4. Error in Eq.(2) (R2,3)
Thank you for the correction. The Eq.(2) should be
[S | g]= W_f2*W_f1*[O | q]
where O = [o_1|o_2| ... |o_N] , S = [s_1|s_2| ... |s_N].
We use the shared parameters for O and q, because we want the retrieval output to mix well the interaction between the content flows by BRNN and coherency. Our empirical results show this joint learning outperforms learning the two terms with separate parameters.

5. Better metrics instead of BLEU (R1,3)
Following reviews, we compute Cider and Meteor metrics. We observe the tendency of Cider and Meteor is similar to that of BLEU. Note that with retrieval metrics (R@K, MedRank), CRCN significantly outperforms RCN. For Disney dataset,
Baseline | Cider | Meteor
CNN+LSTM 10.0 4.51
CNN+RNN 0.4 1.34
MLBL-B 19.7 8.03
GloMatch 2.2 4.31
1NN 19.5 7.46
RCN 51.3 8.87
CRCN 52.7 8.78

6. Referring to video-sentence work (R2,3,4)
Multiple reviews suggest comparing with the video-sentence work (e.g. Rohrbach+2014, R. Xu+2015), which will be cited in the final draft.
Our key novelty is that we explicitly include the coherence model, which is more critical for image streams than videos. Unlike videos, consecutive images in streams may show sharp changes of visual contents, which cause the abrupt discontinuity between contents of consecutive sentences. Thus the coherence model is more demanded to make output passages fluent.

7. Anonymity (R2)
As R2 pointed out, the dataset of [11] is not publicly available. But the authors of [11] were open to share their dataset upon request.
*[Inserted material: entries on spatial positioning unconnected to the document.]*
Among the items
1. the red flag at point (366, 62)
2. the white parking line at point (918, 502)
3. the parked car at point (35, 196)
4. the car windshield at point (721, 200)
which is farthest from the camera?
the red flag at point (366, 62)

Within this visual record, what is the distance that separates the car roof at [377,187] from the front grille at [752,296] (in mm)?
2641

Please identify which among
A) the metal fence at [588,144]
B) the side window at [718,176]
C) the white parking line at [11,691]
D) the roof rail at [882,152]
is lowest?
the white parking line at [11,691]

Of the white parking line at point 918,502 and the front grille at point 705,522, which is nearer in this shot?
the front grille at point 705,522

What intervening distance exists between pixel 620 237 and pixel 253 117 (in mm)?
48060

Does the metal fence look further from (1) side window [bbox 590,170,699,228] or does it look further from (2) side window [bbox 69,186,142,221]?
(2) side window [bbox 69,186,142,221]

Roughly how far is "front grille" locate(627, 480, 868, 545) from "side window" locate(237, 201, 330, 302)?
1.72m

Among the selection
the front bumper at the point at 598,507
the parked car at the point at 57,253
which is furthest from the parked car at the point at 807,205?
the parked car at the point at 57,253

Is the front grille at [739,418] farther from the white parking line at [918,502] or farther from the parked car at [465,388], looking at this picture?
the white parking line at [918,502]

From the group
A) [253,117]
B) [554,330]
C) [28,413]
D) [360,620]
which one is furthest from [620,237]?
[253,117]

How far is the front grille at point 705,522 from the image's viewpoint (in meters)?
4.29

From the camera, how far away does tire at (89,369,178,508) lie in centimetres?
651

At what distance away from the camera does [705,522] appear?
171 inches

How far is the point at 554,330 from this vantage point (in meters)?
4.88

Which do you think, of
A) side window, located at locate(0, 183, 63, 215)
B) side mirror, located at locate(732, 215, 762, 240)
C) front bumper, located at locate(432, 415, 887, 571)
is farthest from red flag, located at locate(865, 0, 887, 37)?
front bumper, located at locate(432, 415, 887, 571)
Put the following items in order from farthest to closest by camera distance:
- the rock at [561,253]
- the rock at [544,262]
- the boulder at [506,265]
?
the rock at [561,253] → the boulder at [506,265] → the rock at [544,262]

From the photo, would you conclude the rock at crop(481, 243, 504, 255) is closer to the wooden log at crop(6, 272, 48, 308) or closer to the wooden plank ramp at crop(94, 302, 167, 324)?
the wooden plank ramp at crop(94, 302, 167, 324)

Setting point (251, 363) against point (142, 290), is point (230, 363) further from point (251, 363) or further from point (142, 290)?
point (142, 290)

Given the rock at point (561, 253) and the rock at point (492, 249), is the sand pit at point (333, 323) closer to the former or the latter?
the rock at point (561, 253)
8. Why CRCN better than RCN in retrieval? (R1,3)
CRCN is only slightly better than RCN in language metrics but significantly better in retrieval metrics. It means that RCN is OK with retrieving fairly good solutions, but not good at ranking the only correct solution high compared to CRCN.
The coherence model crates descriptors that capture various aspects regarding coherency, and the interaction between this descriptor and BRNN output are jointly learned via two FC layers. As R1 mentioned, the test text streams to be ranked are already coherent in some sense (because they are passages written by human), but our model does not simply summate the content and coherence terms, but learns the complex interactions between them; such modeling power can help pinpoint the correct retrieval.

9. Difference from Karpathy's [9] (R1)
R1's comments are correct. Plus, we add three more differences. First, our method includes the coherent model for smooth sentence transitions. Second, the final retrieval output of [9] is existing sentences in the training set, whereas our output passages do not exist in the training set. Third, by nature of our problem, the compatibility of sequential ordering is more important than [9] that parses the image into multiple semantic regions, and measures their fitness with words of a sentence with rather free ordering.

All the other comments are about the details of algorithms and experiments, which will be resolved in the final draft.